Six Damn Fine Degrees #196: Thelma Ritter

Welcome to Six Damn Fine Degrees. These instalments will be inspired by the idea of six degrees of separation in the loosest sense. The only rule: it connects – in some way – to the previous instalment. So come join us on our weekly foray into interconnectedness!

“She could reveal to an audience the tragedy of the human condition and do it by being a supreme comedienne” ~ Paddy Chayefsky on Thelma Ritter.

The term ‘character actor’, when applied to women, too often only implies a woman of a certain age. The one who doesn’t get to be the lead, who doesn’t get her own movie romance. If, that is, there are even any parts for her at all. The one who is ‘just’ there for support. But these actors not only have to hold their own against the lead every moment they are on screen, they need to knock it out of the park on every single take. And Thelma Ritter is the real deal. Instantly recognisable with her looks, and the way she sounds: instead of having herself made over to be more palatable for the public, she embraced these things to great effect. Every scene she was in, even her uncredited early roles, however brief, are memorable.

Take The Misfits (1961), for example. The story is that the production was more than a little bit troubled. And Monroe (whom she adored, and who is fantastic in it), couldn’t always manage to do all her takes correctly. So Ritter had to be at the top of her game, for every single one, to make sure that when a take worked, it worked for everyone. And she didn’t just have to hold her own with the dazzling Marilyn (not to mention Clark Gable). She played opposite such luminaries as Bette Davis (All About Eve, 1950), Gene Tierney and Miriam Hopkins (The Mating Season, 1951), Jimmy Stewart and Grace Kelly (Rear Window, 1954), Doris Day and Rock Hudson (Pillow Talk, 1959), to name but a few favourites.

Ritter was born in 1902, and worked many jobs to get herself through the American Academy of Dramatic Arts, also taking small roles in several plays. But she married, and focused on having a family, rather than pursue her career. At the request of an old friend, George Seaton, she agreed to appear in Miracle on 34th street (1947) for an uncredited role. She was 45. (Incidentally, this film also stars a very young Natalie Wood.) Ritter was so impressive in her few minutes of screen time, that she was signed by 20th Century Fox, and got a part in A Letter to Three Wives (Mankiewicz, 1949). It was this part which landed her the role of Birdie in All About Eve, for which she was nominated for an Oscar (she lost to Josephine Hull for Harvey). “What a story!” Birdie observes sarcastically in her patented Brooklyn drawl, “Everything but the bloodhounds snappin’ at her rear end,” immediately intuiting the backhanded Eve’s agenda before anyone else does. Small wonder this film brought her a fanbase of her very own.

Her Stella in Rear Window exudes a similar energy. She cares about the couple Jeff (James Stewart) and Lisa (Grace Kelly) and she permits herself to snappily advise Jeff about his romantic prospects. With similar gentle sarcasm to Birdie in All About Eve, she succinctly concludes: “I can hear you now: ‘Get out of my life, you wonderful woman. You’re too good for me.’”

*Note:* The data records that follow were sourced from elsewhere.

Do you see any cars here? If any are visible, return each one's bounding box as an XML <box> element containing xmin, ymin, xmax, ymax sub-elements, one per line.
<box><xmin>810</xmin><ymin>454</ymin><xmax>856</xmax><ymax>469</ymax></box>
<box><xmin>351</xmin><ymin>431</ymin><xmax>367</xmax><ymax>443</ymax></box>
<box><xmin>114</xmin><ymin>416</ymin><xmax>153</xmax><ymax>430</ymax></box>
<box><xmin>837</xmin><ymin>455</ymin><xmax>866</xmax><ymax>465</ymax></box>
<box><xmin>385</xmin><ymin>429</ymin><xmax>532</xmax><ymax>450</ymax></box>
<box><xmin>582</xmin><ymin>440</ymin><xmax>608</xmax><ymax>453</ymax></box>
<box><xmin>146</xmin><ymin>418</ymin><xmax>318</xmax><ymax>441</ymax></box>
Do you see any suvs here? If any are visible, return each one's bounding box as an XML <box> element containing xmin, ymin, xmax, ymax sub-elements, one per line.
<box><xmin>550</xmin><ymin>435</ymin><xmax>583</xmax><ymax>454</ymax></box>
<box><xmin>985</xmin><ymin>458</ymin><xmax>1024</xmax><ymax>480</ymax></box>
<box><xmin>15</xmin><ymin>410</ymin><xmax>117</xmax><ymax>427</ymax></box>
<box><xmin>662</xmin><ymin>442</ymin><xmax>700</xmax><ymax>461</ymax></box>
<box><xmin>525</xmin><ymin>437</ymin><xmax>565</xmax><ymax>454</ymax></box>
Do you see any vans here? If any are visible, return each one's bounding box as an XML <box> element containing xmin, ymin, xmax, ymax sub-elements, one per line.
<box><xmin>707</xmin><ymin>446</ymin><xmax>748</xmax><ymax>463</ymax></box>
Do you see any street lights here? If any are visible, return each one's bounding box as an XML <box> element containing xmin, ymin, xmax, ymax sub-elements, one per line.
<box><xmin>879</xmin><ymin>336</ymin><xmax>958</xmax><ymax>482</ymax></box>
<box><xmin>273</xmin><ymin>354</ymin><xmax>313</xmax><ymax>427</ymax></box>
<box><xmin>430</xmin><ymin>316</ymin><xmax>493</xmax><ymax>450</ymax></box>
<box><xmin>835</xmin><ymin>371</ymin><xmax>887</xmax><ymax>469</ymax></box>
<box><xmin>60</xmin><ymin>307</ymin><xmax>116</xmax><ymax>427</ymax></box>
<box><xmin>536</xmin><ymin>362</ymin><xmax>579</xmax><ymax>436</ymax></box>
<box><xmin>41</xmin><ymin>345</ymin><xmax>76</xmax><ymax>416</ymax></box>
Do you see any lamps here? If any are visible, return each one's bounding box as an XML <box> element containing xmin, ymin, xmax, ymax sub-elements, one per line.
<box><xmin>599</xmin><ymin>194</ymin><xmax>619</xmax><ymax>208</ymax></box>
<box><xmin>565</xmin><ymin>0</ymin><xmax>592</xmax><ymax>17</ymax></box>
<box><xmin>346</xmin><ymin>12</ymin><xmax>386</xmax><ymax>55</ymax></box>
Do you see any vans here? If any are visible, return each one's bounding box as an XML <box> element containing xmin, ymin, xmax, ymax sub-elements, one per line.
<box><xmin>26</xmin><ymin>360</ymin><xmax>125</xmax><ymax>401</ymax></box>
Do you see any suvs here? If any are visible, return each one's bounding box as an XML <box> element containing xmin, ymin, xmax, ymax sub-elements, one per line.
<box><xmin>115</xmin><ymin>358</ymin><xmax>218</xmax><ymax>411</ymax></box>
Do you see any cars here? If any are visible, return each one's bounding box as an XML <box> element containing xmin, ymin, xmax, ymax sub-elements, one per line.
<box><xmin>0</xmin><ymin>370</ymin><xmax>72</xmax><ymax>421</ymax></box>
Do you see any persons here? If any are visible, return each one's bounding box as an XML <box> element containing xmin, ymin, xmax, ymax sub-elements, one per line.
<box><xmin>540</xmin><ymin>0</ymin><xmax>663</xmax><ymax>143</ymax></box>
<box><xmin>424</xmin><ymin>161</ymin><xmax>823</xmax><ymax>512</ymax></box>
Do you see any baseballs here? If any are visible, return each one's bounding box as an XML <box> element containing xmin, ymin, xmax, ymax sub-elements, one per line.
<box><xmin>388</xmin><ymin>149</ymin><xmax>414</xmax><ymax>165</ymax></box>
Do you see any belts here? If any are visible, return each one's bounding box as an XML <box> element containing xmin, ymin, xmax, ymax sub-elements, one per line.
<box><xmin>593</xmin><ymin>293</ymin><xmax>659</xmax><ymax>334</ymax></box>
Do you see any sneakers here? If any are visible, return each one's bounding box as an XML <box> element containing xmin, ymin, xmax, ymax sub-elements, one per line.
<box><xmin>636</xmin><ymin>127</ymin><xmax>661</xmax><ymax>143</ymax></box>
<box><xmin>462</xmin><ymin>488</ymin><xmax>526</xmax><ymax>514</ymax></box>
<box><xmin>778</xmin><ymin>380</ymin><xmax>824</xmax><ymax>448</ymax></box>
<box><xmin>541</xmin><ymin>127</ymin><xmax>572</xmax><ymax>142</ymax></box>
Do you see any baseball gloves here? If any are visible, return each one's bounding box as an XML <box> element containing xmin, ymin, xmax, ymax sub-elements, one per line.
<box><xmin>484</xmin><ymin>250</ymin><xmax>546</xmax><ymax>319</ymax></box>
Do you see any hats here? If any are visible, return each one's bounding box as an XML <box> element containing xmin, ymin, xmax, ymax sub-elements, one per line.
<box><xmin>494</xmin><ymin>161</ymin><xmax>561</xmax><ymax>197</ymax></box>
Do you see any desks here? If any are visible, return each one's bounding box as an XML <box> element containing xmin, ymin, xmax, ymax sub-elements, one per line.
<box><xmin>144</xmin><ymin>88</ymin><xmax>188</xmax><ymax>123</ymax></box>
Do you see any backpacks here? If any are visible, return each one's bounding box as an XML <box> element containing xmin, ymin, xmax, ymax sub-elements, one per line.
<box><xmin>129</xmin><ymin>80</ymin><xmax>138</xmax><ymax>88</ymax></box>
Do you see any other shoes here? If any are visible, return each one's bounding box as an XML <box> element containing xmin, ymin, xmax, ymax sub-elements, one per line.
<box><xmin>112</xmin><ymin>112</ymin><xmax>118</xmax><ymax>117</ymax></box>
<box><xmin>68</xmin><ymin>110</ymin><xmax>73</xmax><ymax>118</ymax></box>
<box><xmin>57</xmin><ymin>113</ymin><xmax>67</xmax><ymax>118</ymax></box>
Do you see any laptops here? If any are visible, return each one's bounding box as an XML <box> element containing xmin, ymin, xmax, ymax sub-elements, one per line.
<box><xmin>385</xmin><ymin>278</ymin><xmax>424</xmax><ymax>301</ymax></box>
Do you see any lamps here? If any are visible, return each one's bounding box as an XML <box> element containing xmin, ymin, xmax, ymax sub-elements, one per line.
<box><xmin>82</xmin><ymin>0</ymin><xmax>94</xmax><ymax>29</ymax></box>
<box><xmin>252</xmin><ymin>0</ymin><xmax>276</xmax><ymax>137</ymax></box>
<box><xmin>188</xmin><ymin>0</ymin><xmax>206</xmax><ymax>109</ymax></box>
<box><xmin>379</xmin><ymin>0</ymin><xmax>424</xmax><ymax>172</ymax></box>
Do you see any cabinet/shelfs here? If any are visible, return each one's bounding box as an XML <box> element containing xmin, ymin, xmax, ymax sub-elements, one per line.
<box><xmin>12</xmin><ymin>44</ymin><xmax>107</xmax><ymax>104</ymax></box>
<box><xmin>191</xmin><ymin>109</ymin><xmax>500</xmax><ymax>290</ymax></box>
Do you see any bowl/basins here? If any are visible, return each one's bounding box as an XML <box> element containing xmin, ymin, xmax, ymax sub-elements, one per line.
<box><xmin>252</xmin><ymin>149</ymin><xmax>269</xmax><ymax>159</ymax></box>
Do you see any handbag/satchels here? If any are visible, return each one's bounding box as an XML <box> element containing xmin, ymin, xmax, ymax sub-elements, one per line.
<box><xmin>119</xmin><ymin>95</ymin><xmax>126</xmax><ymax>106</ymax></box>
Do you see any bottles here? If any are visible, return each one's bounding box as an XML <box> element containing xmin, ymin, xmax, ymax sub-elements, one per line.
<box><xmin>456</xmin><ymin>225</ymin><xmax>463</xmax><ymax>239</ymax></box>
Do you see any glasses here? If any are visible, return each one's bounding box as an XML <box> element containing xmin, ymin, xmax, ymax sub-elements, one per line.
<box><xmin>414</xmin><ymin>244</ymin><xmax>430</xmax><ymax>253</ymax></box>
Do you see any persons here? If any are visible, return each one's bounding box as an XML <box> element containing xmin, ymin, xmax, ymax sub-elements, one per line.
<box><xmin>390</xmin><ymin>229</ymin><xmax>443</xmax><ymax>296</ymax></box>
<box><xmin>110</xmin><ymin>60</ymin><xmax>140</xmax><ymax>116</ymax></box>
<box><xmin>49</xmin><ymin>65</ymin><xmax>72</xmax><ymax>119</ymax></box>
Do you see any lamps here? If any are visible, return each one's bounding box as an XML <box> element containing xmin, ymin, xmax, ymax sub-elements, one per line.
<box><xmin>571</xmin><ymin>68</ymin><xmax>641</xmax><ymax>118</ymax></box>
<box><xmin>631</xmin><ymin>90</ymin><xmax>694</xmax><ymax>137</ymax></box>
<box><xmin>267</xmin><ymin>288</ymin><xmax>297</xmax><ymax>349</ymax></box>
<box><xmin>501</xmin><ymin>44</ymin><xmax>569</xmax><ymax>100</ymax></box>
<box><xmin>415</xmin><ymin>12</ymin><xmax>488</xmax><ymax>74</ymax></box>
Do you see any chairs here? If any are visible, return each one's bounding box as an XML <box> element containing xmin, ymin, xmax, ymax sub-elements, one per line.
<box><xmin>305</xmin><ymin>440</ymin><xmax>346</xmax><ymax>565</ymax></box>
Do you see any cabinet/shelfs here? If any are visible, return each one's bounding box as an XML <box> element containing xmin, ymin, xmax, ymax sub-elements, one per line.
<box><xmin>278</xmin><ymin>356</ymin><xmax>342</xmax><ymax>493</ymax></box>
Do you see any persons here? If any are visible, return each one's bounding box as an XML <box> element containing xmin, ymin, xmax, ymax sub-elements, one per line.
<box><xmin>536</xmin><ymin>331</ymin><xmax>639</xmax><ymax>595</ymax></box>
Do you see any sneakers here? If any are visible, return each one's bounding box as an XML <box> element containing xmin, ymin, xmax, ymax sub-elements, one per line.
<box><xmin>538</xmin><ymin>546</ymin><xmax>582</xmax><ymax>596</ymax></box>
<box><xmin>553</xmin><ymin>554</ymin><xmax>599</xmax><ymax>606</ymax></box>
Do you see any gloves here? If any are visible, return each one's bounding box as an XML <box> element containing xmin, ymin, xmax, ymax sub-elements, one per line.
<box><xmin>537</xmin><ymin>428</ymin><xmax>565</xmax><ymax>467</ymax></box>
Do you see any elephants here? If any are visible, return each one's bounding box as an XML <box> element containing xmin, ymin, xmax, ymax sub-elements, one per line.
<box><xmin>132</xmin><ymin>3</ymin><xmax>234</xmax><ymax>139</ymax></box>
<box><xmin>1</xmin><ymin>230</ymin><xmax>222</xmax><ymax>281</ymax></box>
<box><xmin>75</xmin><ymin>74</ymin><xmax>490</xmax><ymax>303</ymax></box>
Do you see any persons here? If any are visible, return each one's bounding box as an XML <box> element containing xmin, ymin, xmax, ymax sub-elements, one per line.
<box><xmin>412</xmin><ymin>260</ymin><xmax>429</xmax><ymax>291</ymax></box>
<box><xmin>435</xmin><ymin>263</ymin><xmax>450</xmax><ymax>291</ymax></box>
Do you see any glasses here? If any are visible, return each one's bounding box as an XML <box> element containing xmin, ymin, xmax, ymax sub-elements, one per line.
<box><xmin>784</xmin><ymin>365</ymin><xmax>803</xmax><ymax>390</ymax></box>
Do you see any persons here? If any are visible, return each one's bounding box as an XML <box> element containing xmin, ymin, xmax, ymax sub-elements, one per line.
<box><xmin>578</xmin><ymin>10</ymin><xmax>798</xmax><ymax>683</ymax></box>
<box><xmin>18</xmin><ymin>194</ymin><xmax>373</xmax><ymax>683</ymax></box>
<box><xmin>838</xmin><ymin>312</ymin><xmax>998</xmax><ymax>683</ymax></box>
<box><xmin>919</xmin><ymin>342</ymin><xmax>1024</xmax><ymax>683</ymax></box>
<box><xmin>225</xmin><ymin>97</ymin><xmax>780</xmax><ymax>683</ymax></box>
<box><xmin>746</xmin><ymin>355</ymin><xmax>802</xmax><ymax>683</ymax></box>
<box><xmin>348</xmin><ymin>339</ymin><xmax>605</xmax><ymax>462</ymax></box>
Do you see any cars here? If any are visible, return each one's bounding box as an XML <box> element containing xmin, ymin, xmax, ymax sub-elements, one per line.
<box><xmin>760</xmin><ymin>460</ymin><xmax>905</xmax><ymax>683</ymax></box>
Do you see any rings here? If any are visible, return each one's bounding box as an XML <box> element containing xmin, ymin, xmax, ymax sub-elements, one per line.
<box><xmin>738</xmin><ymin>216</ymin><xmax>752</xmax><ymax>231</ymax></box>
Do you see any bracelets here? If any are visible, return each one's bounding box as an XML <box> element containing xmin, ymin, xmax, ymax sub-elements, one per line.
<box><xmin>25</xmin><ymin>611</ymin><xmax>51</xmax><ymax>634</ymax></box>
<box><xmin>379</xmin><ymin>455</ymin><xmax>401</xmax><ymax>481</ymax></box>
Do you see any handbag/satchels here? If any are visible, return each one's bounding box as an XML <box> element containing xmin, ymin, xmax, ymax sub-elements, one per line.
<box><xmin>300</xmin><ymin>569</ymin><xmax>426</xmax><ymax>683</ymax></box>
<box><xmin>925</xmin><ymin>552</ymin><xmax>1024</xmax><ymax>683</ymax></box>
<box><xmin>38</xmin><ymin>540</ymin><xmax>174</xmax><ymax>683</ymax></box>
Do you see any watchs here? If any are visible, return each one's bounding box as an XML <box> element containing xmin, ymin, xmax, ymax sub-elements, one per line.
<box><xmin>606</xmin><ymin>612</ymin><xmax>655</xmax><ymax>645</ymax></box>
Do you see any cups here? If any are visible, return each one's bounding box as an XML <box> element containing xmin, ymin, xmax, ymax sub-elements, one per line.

But she didn’t always play such soft-hearted figures. In Pickup on South Street (1953), Samuel Fuller’s bruising noir, she plays Moe, an aging stool pigeon who informs on the protagonist. Her death scene in which she comes home, exhausted, only to find an enemy waiting for her, is still affecting. With tremendous courage and great dignity, she observes: “So I’m not going to get the fancy funeral after all… Anyway. I tried… Look, mister,” she continues, her voice cracking with weariness, “I’m so tired, you’d be doing me a favour if you blew my head off.” And as the camera focuses on the gramophone playing a sad tune, the shot cracks. In the end, she makes us care about this ambivalent and complicated character (plot spoilers in the clip below).

Pickup on South Street earned her another of her five Oscar nominations, losing out to Donna Reed for From Here to Eternity. In the end, she never won even one.

Thelma Ritter sadly died of heart failure at only 66 years old. But she leaves behind an extraordinary body of work. She is one of those actors who, whether the movie she’s in is good, bad or indifferent, it is always worth seeing: just for her.